When an ex-nuptial child dies without a will (intestate)
If an ex-nuptial or illegitimate child dies without leaving a will, the status of children legislation and other legislative amendments provide for their relatives (parents, any children of the ex-nuptial child) to take the deceased ex-nuptial child’s property in accordance with the intestacy rules. From the same source above as an example, sub-section 8(3) of the Status of Children Act 1996 (NSW) states that:
(3) If an exnuptial child dies intestate in respect of all or any of the child’s real or personal property,any relative of the child (including a parent of the child) is entitled to take any interest in that property that the relative would have been entitled to take if the parents of the child had been married to each other when the child was born.
Links to status of children legislation and relevant provisions in other succession law statutes are listed below for interest.
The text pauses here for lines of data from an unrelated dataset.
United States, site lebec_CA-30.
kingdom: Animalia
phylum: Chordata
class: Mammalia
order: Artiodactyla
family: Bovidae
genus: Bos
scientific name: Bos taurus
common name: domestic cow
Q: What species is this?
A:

In some states the legislation is not retrospective.
- Status of Children Act 1996 (NSW), sections 5 and 6;
- Status of Children Act 1978 (QLD), s 6;
- Status of Children Act 1974 (VIC), sections 3 and 4;
- Status of Children Act 1974 (TAS), sections 3 and 4;
- Status of Children Act 1978 (NT), s 4;
- Parentage Act 2004 (ACT), sections 38, 39 and the Wills Act 1968 (ACT), s 31A;
- Wills Act 1970 (WA), s 31, under the part “Illegitimacy”;
- Family Relationships Act 1975 (SA), s 6.
Before legislative amendments
Once it was that inheritance rights for illegitimate children were not recognised under succession law. The status of being illegitimate was a ‘legal disability’ affecting an illegitimate child’s ability to inherit, and they were not treated the same as legitimate children in this respect. A gift in a will to “my children” would be distributed among legitimate children and any illegitimate children would miss out. It would only be if the willmaker specifically named an illegitimate child in the will and made it clear by its terms that they intended the ex-nuptial child to take the gift.